WORK INSTRUCTIONS: Substitute "chain-link fence" for every "barbed wire fence" throughout the records below, and reproduce them with nothing else changed. Leave the pictures out of your answer.

[Records from a data collection]
------------------------------

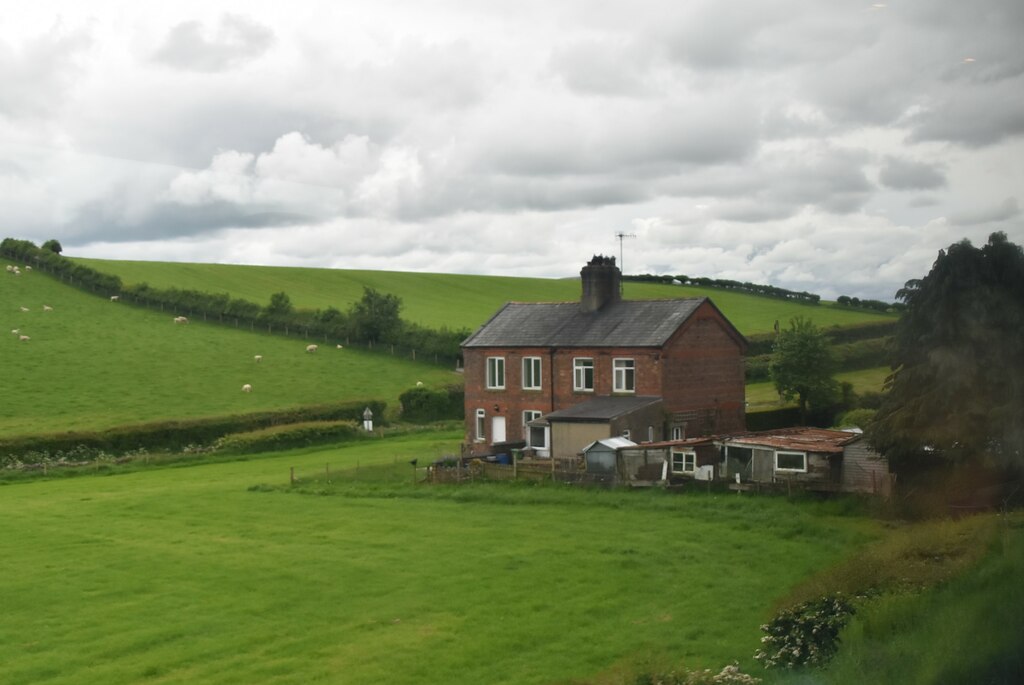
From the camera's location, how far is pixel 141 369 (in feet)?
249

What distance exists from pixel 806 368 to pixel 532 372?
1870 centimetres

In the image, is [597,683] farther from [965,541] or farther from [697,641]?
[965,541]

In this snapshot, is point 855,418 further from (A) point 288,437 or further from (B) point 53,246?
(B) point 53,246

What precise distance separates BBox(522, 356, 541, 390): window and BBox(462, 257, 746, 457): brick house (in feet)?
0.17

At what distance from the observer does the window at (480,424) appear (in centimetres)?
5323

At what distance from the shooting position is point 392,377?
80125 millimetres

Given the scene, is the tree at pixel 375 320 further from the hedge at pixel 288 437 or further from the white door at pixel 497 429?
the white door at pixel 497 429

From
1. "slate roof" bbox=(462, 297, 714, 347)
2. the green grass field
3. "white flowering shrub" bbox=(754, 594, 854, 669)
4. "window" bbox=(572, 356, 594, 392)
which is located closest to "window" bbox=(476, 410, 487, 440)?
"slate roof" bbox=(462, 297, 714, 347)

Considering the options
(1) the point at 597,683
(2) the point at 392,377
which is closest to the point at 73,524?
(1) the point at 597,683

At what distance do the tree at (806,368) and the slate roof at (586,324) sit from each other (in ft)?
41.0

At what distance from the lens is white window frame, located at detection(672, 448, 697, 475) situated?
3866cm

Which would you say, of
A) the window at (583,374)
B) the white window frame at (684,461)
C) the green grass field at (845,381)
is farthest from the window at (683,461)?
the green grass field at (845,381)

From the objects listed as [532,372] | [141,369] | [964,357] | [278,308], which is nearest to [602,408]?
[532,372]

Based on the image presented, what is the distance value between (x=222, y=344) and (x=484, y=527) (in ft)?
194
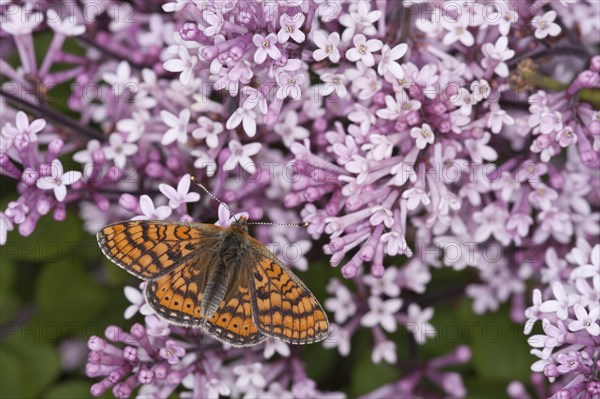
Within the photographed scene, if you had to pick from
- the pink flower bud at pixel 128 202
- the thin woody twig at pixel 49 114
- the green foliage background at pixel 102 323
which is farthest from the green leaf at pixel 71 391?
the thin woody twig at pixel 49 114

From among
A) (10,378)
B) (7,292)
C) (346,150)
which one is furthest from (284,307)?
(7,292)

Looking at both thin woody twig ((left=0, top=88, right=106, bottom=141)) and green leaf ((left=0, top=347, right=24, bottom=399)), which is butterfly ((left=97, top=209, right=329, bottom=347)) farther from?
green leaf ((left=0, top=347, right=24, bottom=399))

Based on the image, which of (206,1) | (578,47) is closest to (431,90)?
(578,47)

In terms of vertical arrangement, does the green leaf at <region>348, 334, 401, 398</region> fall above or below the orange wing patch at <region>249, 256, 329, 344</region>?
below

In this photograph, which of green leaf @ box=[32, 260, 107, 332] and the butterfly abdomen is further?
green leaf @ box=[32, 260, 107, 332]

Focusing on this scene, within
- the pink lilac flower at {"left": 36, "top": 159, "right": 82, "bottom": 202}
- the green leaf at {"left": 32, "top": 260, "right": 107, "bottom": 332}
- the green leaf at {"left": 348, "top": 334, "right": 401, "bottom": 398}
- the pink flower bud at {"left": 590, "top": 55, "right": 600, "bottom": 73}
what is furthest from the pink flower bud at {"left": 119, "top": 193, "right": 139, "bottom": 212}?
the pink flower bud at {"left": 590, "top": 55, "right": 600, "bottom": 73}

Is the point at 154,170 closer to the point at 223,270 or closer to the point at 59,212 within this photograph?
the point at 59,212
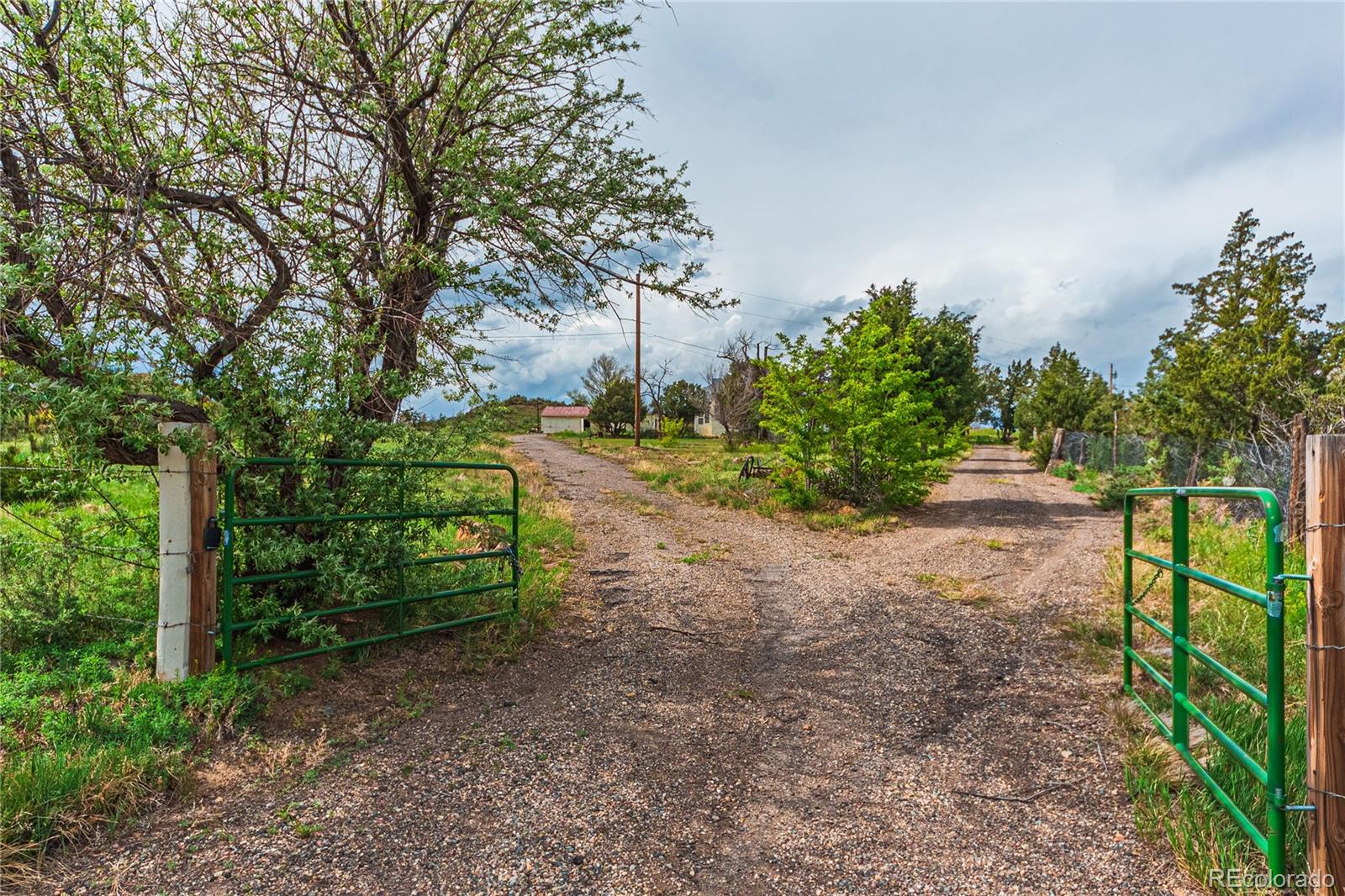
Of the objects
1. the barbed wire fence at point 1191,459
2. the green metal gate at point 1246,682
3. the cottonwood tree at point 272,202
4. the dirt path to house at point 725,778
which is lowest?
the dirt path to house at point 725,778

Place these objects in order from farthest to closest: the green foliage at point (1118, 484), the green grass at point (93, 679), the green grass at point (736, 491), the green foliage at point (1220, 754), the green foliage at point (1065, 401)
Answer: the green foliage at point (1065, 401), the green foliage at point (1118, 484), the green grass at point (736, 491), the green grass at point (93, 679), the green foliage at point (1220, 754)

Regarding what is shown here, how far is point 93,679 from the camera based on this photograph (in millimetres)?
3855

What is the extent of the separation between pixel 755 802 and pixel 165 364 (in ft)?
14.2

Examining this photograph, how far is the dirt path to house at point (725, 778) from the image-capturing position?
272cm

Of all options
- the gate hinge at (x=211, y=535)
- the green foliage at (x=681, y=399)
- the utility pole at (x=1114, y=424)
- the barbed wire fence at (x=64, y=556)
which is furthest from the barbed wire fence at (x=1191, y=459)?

------------------------------

RESULT:
From the camera's location, how far is pixel 141 369 (in feet)?
249

What distance exists from pixel 806 368 to pixel 532 372?
1870 centimetres

In the image, is [597,683] farther from [965,541] or farther from [697,641]?
[965,541]

In this snapshot, is point 855,418 further from (A) point 288,437 or further from (B) point 53,246?
(B) point 53,246

What precise distance separates BBox(522, 356, 541, 390): window and BBox(462, 257, 746, 457): brick house (in feet)?
0.17

At what distance from the observer does the window at (480,424) appear (in centimetres)?
5323

At what distance from the shooting position is point 392,377?
80125 millimetres

Given the scene, is the tree at pixel 375 320 further from the hedge at pixel 288 437 or further from the white door at pixel 497 429?
the white door at pixel 497 429

From
1. "slate roof" bbox=(462, 297, 714, 347)
2. the green grass field
3. "white flowering shrub" bbox=(754, 594, 854, 669)
4. "window" bbox=(572, 356, 594, 392)
which is located closest to "window" bbox=(476, 410, 487, 440)?
"slate roof" bbox=(462, 297, 714, 347)

Considering the options
(1) the point at 597,683
(2) the point at 392,377
which is closest to the point at 73,524?
(1) the point at 597,683

At what distance do the tree at (806,368) and the slate roof at (586,324) sit from each other (in ft)?
41.0

At what distance from the lens is white window frame, located at detection(672, 448, 697, 475) situated?
3866cm

Which would you say, of
A) the window at (583,374)
B) the white window frame at (684,461)
C) the green grass field at (845,381)
is farthest from the window at (683,461)?
the green grass field at (845,381)

From the objects listed as [532,372] | [141,369] | [964,357] | [278,308], which is nearest to [602,408]?
[532,372]

Based on the image presented, what is the distance value between (x=222, y=344) and (x=484, y=527) (in ft)?
194
Within the photographed scene, if you had to pick from
- the pink flower bud at pixel 128 202
- the thin woody twig at pixel 49 114
- the green foliage background at pixel 102 323
which is farthest from the green leaf at pixel 71 391?
the thin woody twig at pixel 49 114

From among
A) (10,378)
B) (7,292)
C) (346,150)
which one is furthest from (284,307)?
(7,292)

Looking at both thin woody twig ((left=0, top=88, right=106, bottom=141)) and green leaf ((left=0, top=347, right=24, bottom=399)), which is butterfly ((left=97, top=209, right=329, bottom=347)) farther from?
green leaf ((left=0, top=347, right=24, bottom=399))

Based on the image, which of (206,1) | (578,47) is closest to (431,90)?
(578,47)

In terms of vertical arrangement, does the green leaf at <region>348, 334, 401, 398</region> fall above or below the orange wing patch at <region>249, 256, 329, 344</region>?
below

In this photograph, which of green leaf @ box=[32, 260, 107, 332] and the butterfly abdomen is further?
green leaf @ box=[32, 260, 107, 332]

Focusing on this scene, within
- the pink lilac flower at {"left": 36, "top": 159, "right": 82, "bottom": 202}
- the green leaf at {"left": 32, "top": 260, "right": 107, "bottom": 332}
- the green leaf at {"left": 348, "top": 334, "right": 401, "bottom": 398}
- the pink flower bud at {"left": 590, "top": 55, "right": 600, "bottom": 73}
what is furthest from the pink flower bud at {"left": 119, "top": 193, "right": 139, "bottom": 212}?
the pink flower bud at {"left": 590, "top": 55, "right": 600, "bottom": 73}

Is the point at 154,170 closer to the point at 223,270 or closer to the point at 59,212 within this photograph?
the point at 59,212
Of the objects
1. the chain-link fence at point 1191,459
2. the green metal gate at point 1246,682
3. the cottonwood tree at point 272,202
4. the dirt path to house at point 725,778
which is lowest?
the dirt path to house at point 725,778

Place these objects in order from farthest to closest: the green foliage at point (1118, 484), the green grass at point (93, 679), the green grass at point (736, 491), the green foliage at point (1220, 754), the green foliage at point (1065, 401)
Answer: the green foliage at point (1065, 401), the green foliage at point (1118, 484), the green grass at point (736, 491), the green grass at point (93, 679), the green foliage at point (1220, 754)

Regarding what is shown here, how far is point 93,679 from the camera based on this photograph (in millimetres)?
3855

What is the extent of the separation between pixel 755 802 and pixel 165 364 (in ft)?
14.2

Examining this photograph, how far is the dirt path to house at point (725, 778) from the image-capturing position?
272cm

Of all options
- the gate hinge at (x=211, y=535)
- the green foliage at (x=681, y=399)
- the utility pole at (x=1114, y=424)
- the chain-link fence at (x=64, y=556)
which is furthest from the chain-link fence at (x=1191, y=459)?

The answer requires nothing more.